La Cour suprême des États-Unis a conclu que la Caroline du Nord n’avait pas réussi à s’acquitter de ce fardeau. Elle a également affirmé que la loi ne passerait pas même le contrôle intermédiaire, moins rigoureux, en vertu duquel le gouvernement peut justifier des lois si les moyens employés sont substantiellement reliés à un objectif gouvernemental d’importance[15].

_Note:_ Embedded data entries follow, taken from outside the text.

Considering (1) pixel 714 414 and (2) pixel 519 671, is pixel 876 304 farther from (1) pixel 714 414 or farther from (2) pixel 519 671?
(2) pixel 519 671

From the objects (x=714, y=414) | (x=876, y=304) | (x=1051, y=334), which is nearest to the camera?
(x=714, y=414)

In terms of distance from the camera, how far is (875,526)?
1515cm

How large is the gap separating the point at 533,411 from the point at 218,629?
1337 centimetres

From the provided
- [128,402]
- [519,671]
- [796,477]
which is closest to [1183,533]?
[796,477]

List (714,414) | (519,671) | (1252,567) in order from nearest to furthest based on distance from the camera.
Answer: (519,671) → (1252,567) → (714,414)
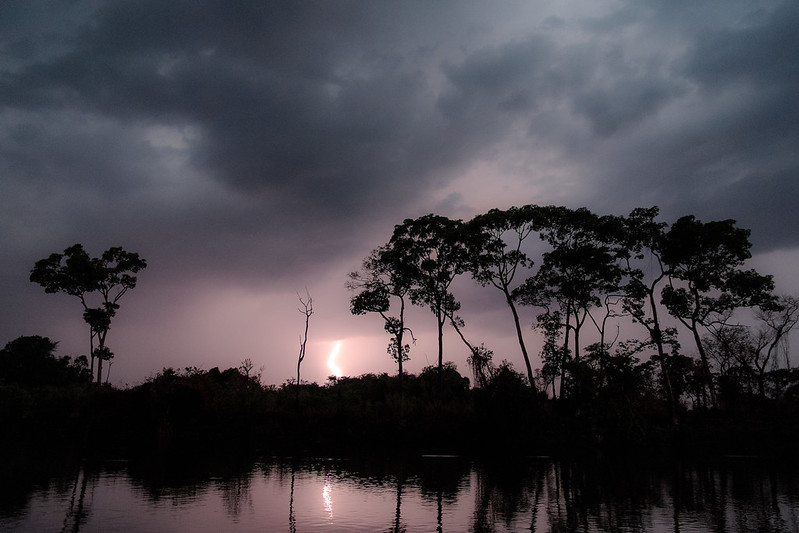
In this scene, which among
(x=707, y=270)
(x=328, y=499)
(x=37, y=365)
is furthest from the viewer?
(x=37, y=365)

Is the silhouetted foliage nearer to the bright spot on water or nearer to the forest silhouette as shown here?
the forest silhouette

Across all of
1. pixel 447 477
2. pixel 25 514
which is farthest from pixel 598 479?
pixel 25 514

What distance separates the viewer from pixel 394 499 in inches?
695

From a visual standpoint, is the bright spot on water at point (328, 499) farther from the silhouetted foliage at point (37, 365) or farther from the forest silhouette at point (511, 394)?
the silhouetted foliage at point (37, 365)

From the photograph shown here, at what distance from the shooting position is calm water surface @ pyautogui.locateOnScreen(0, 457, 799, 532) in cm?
1368

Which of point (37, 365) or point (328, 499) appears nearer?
point (328, 499)

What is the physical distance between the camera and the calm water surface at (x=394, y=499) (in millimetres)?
13680

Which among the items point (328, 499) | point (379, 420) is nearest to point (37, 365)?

La Cour suprême des États-Unis a conclu que la loi de la Caroline du Nord n’était pas conçue de manière étroite pour atteindre son objectif stipulé de protéger les enfants. La loi était trop vaste, car elle restreignait l’expression protégée, notamment politique et commerciale, plutôt que d’interdire la communication entre les délinquants sexuels et les personnes vulnérables. La Cour a conclu que la Caroline du Nord ne pouvait entraver la liberté d’expression comme moyen de prévenir une expression prohibée.
Au contraire, la CSC a décrit sa norme de contrôle dans K.R.J. comme suit :
Pour établir que la restriction du droit de l’appelant garanti par l’al. 11i) est raisonnable et que sa justification peut se démontrer, l’État doit montrer que les modifications de 2012 ont un objectif suffisamment important « et que les moyens choisis sont proportionnels à cet obje[ctif] » (Carter c. Canada [Procureur général], 2015 CSC 5, [2015] 1 R.C.S. 331, par. 94). Une règle de droit est proportionnée à son objectif lorsque (1) le moyen retenu est rationnellement lié à cet objectif, (2) qu’elle est minimalement attentatoire en ce qu’il n’existe aucun autre moyen d’atteindre le même objectif en restreignant moins le droit en cause et (3) qu’il y a proportionnalité entre ses effets préjudiciables et ses effets bénéfiques (R. c. Oakes, 1986 CanLII 46 [CSC], [1986] 1 R.C.S. 103; Carter, par. 94). L’examen de la proportionnalité se veut à la fois normatif et contextuel et exige du tribunal qu’il considère le tableau tout entier en « soupes[ant] les intérêts de la société et ceux de particuliers et de groupes » (Oakes, p. 139)[16].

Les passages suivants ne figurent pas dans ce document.